**Passage**

# seeking advice-nighttime browns with spinning gear



## nyal (Aug 11, 2016)

I have never trout fished during the true deep of night but I am very interested in trying. I use a spin cast set up and do not have fly gear. Almost all research I have done on this leads to sites relative to fly-fishing. I have a few questions for anyone with knowledge on spin cast fishing at night and willing to answer that others might benefit from as well.

1. Which lures? Do spinners and rapalas catch fish during the night? If so, larger or smaller? Would a floating rapala be more effective rather than the sinking? Does color matter in the dark? Any surface lures you might suggest?

2. Does bait/crawlers work at night? There is a section of a trout stream in a nearby park that is fairly open along the banks and might be an ideal spot to take a chair and wait for something that is out hunting to come along. Typically this s not my preferred method of fishing-in fact I've never used it for trout fishing, but if this will work I might try it to start until I become accustomed or more confident with night fishing.

**Data records**
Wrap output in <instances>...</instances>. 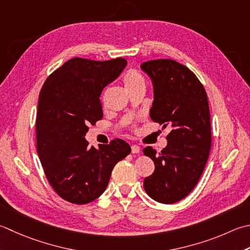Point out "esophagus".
I'll use <instances>...</instances> for the list:
<instances>
[{
	"instance_id": "obj_1",
	"label": "esophagus",
	"mask_w": 250,
	"mask_h": 250,
	"mask_svg": "<svg viewBox=\"0 0 250 250\" xmlns=\"http://www.w3.org/2000/svg\"><path fill=\"white\" fill-rule=\"evenodd\" d=\"M140 150H141L140 146H138V145H132V146H131V151H132V154H139V153H140Z\"/></svg>"
}]
</instances>
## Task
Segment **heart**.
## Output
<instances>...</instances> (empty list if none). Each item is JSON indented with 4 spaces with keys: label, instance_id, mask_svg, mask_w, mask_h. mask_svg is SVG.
Returning <instances> with one entry per match:
<instances>
[{
    "label": "heart",
    "instance_id": "obj_1",
    "mask_svg": "<svg viewBox=\"0 0 250 250\" xmlns=\"http://www.w3.org/2000/svg\"><path fill=\"white\" fill-rule=\"evenodd\" d=\"M124 83L125 85V89L130 91L138 86L145 85V80L140 72L131 69L129 71H126L125 75L124 76Z\"/></svg>",
    "mask_w": 250,
    "mask_h": 250
}]
</instances>
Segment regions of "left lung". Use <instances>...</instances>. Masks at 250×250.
I'll list each match as a JSON object with an SVG mask.
<instances>
[{
	"label": "left lung",
	"mask_w": 250,
	"mask_h": 250,
	"mask_svg": "<svg viewBox=\"0 0 250 250\" xmlns=\"http://www.w3.org/2000/svg\"><path fill=\"white\" fill-rule=\"evenodd\" d=\"M141 69L153 84L150 119L171 128L161 153L151 147L143 150L155 164L154 173L144 180V188L156 202L173 204L192 192L209 157L211 128L207 94L197 77L175 61L145 62Z\"/></svg>",
	"instance_id": "left-lung-1"
}]
</instances>
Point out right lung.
I'll return each mask as SVG.
<instances>
[{"mask_svg": "<svg viewBox=\"0 0 250 250\" xmlns=\"http://www.w3.org/2000/svg\"><path fill=\"white\" fill-rule=\"evenodd\" d=\"M125 58L75 57L44 82L37 110V151L48 182L67 202L89 204L105 192L111 171L131 153L126 142L89 147V125L103 118V89L119 77Z\"/></svg>", "mask_w": 250, "mask_h": 250, "instance_id": "add662e5", "label": "right lung"}]
</instances>
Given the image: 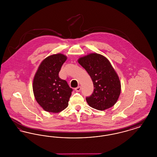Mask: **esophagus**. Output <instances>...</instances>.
Instances as JSON below:
<instances>
[{
	"instance_id": "34e87169",
	"label": "esophagus",
	"mask_w": 157,
	"mask_h": 157,
	"mask_svg": "<svg viewBox=\"0 0 157 157\" xmlns=\"http://www.w3.org/2000/svg\"><path fill=\"white\" fill-rule=\"evenodd\" d=\"M81 90V86H78V87H76V88H75V90L76 91V92H79L80 90Z\"/></svg>"
}]
</instances>
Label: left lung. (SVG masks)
I'll return each mask as SVG.
<instances>
[{
    "instance_id": "obj_1",
    "label": "left lung",
    "mask_w": 157,
    "mask_h": 157,
    "mask_svg": "<svg viewBox=\"0 0 157 157\" xmlns=\"http://www.w3.org/2000/svg\"><path fill=\"white\" fill-rule=\"evenodd\" d=\"M79 63L90 75L94 92L86 98L90 107L99 111L108 109L117 102L121 93L119 77L105 56L90 53L78 59Z\"/></svg>"
}]
</instances>
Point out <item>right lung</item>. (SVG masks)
Returning <instances> with one entry per match:
<instances>
[{
  "mask_svg": "<svg viewBox=\"0 0 157 157\" xmlns=\"http://www.w3.org/2000/svg\"><path fill=\"white\" fill-rule=\"evenodd\" d=\"M67 57L63 54L51 55L38 67L33 82V90L37 103L47 112L58 113L65 109L73 90L59 72Z\"/></svg>",
  "mask_w": 157,
  "mask_h": 157,
  "instance_id": "1",
  "label": "right lung"
}]
</instances>
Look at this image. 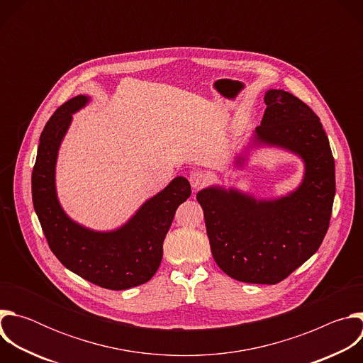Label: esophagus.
<instances>
[{"mask_svg": "<svg viewBox=\"0 0 363 363\" xmlns=\"http://www.w3.org/2000/svg\"><path fill=\"white\" fill-rule=\"evenodd\" d=\"M208 175H206L205 172H202V171H195V172H192L191 175H189V182H191V185H192V188L194 189H201V188H203L206 184H208Z\"/></svg>", "mask_w": 363, "mask_h": 363, "instance_id": "1", "label": "esophagus"}]
</instances>
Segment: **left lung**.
<instances>
[{"mask_svg": "<svg viewBox=\"0 0 363 363\" xmlns=\"http://www.w3.org/2000/svg\"><path fill=\"white\" fill-rule=\"evenodd\" d=\"M251 146L289 150L303 161L301 184L287 195L257 199L235 188L208 186L196 194L218 267L230 277L276 284L320 247L336 192L335 160L318 115L289 91L270 89ZM244 157L235 165L242 167Z\"/></svg>", "mask_w": 363, "mask_h": 363, "instance_id": "1", "label": "left lung"}]
</instances>
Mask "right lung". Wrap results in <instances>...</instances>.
I'll return each mask as SVG.
<instances>
[{
  "instance_id": "right-lung-1",
  "label": "right lung",
  "mask_w": 363,
  "mask_h": 363,
  "mask_svg": "<svg viewBox=\"0 0 363 363\" xmlns=\"http://www.w3.org/2000/svg\"><path fill=\"white\" fill-rule=\"evenodd\" d=\"M89 100L83 94L70 99L44 126L31 175L33 203L50 250L66 269L96 286L126 290L149 281L160 269L164 240L191 185L184 177L174 178L113 231H94L73 221L57 198L56 162L73 113Z\"/></svg>"
}]
</instances>
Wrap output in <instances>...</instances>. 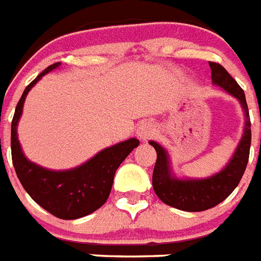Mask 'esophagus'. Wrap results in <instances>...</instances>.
Wrapping results in <instances>:
<instances>
[{"mask_svg": "<svg viewBox=\"0 0 261 261\" xmlns=\"http://www.w3.org/2000/svg\"><path fill=\"white\" fill-rule=\"evenodd\" d=\"M155 135V126L151 123H142L137 128V136L141 141H147Z\"/></svg>", "mask_w": 261, "mask_h": 261, "instance_id": "34e87169", "label": "esophagus"}]
</instances>
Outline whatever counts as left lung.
<instances>
[{
  "instance_id": "left-lung-1",
  "label": "left lung",
  "mask_w": 261,
  "mask_h": 261,
  "mask_svg": "<svg viewBox=\"0 0 261 261\" xmlns=\"http://www.w3.org/2000/svg\"><path fill=\"white\" fill-rule=\"evenodd\" d=\"M209 66L212 84L238 99L244 114L243 135L225 167L208 177H177L172 171L167 150L158 142L149 141L156 151L153 171L154 192L165 204L186 212L206 211L229 197L241 181L250 156L251 121L244 91L222 65L209 62Z\"/></svg>"
}]
</instances>
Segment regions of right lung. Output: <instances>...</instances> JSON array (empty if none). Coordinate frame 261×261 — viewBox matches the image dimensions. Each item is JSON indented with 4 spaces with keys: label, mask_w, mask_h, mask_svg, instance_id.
I'll return each mask as SVG.
<instances>
[{
    "label": "right lung",
    "mask_w": 261,
    "mask_h": 261,
    "mask_svg": "<svg viewBox=\"0 0 261 261\" xmlns=\"http://www.w3.org/2000/svg\"><path fill=\"white\" fill-rule=\"evenodd\" d=\"M61 65L56 62L24 89L11 121V158L17 176L31 199L61 220H77L93 213L107 201L117 167L140 145L137 138L108 146L82 165L69 170H49L31 162L18 140V123L30 90L47 73Z\"/></svg>",
    "instance_id": "right-lung-1"
}]
</instances>
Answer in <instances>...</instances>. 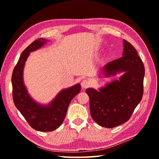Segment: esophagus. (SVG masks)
<instances>
[{"label":"esophagus","instance_id":"1","mask_svg":"<svg viewBox=\"0 0 159 159\" xmlns=\"http://www.w3.org/2000/svg\"><path fill=\"white\" fill-rule=\"evenodd\" d=\"M89 85H90V82L88 80L84 79L81 81V86L83 88H87V87H88L89 86Z\"/></svg>","mask_w":159,"mask_h":159}]
</instances>
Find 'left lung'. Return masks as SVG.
Segmentation results:
<instances>
[{"instance_id": "1", "label": "left lung", "mask_w": 159, "mask_h": 159, "mask_svg": "<svg viewBox=\"0 0 159 159\" xmlns=\"http://www.w3.org/2000/svg\"><path fill=\"white\" fill-rule=\"evenodd\" d=\"M123 46L122 57L107 63L100 70L106 77L123 72L119 79L107 83L98 90H85L89 97L91 116L98 124L105 128L126 122L143 94V63L133 45L124 39Z\"/></svg>"}]
</instances>
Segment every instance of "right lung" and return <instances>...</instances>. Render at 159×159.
<instances>
[{
	"label": "right lung",
	"mask_w": 159,
	"mask_h": 159,
	"mask_svg": "<svg viewBox=\"0 0 159 159\" xmlns=\"http://www.w3.org/2000/svg\"><path fill=\"white\" fill-rule=\"evenodd\" d=\"M48 42V39L39 38L24 50L11 77L13 100L15 106L33 129L41 132L53 131L61 126L65 119L70 102L81 90L79 83L63 89L47 104L38 102L30 96L23 79L25 62L30 52L41 48Z\"/></svg>",
	"instance_id": "1"
}]
</instances>
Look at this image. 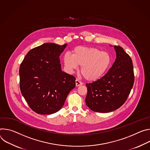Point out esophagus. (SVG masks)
Returning a JSON list of instances; mask_svg holds the SVG:
<instances>
[{
  "instance_id": "esophagus-1",
  "label": "esophagus",
  "mask_w": 150,
  "mask_h": 150,
  "mask_svg": "<svg viewBox=\"0 0 150 150\" xmlns=\"http://www.w3.org/2000/svg\"><path fill=\"white\" fill-rule=\"evenodd\" d=\"M83 84V83L82 82H81L80 81H79L78 79H76V86L77 87V86H80V85H82Z\"/></svg>"
}]
</instances>
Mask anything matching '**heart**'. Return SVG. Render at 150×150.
Wrapping results in <instances>:
<instances>
[{
  "label": "heart",
  "instance_id": "b5f03b06",
  "mask_svg": "<svg viewBox=\"0 0 150 150\" xmlns=\"http://www.w3.org/2000/svg\"><path fill=\"white\" fill-rule=\"evenodd\" d=\"M64 62L70 71L76 70L81 66V73L84 78L90 81H96L107 72L111 62L109 53L101 51L95 47L79 46L75 48L73 55L65 53Z\"/></svg>",
  "mask_w": 150,
  "mask_h": 150
}]
</instances>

**Parts of the exercise**
(a) Answer these questions using the forum post on night fishing for brown trout:
(i) What kind of fishing setup does the poster use?
(ii) What did most of the poster's research on this subject lead to?
(iii) Where is the stretch of trout stream with fairly open banks?
(b) Extend the forum post on night fishing for brown trout with spinning gear, picking up after its last sentence.

**Responses per task**
(a)
(i) A spin cast setup; the poster has no fly gear.
(ii) Sites about fly-fishing.
(iii) In a nearby park.

(b)
3. If I use bait should I expect to have to suffer through chubs and horned daces?

4. Is there any particular stream bottom to focus on such as sand or gravel or even muck?

5. Do streams that typically really slow down around July become active during the night?

Here are some suggestions I've picked up from the research I've done. Fish shallower water because the big fish are not hiding but rather moving and in search of food. Take 2 flashlights using one as a back up but don't shine light at the river. Be very familiar with section of river I will be fishing, especially if wading. Let somebody know my plan, where I'll be and when I will leave the river, and no matter what stick to my plan. Any other suggestions or pointers?

PM's are definitely welcomed. Let me say "Thank You" in advance to anyone willing to share information.


----------



## PunyTrout (Mar 23, 2007)

Sorry Bro, I got nuthin'. I don't fish trout at night.

You might want to take an old Rapala and paint it jet Black though for a better silhouette in the dark. This also works when it's low and clear in the daytime as well...

My .02

My advice: Go do it. And keep your findings secret.


----------



## plugger (Aug 8, 2001)

Black and gold number 11 rapala.


----------



## nyal (Aug 11, 2016)

PunyTrout said:


> Sorry Bro, I got nuthin'. I don't fish trout at night.
> 
> You might want to take an old Rapala and paint it jet Black though for a better silhouette in the dark. This also works when it's low and clear in the daytime as well...
> 
> ...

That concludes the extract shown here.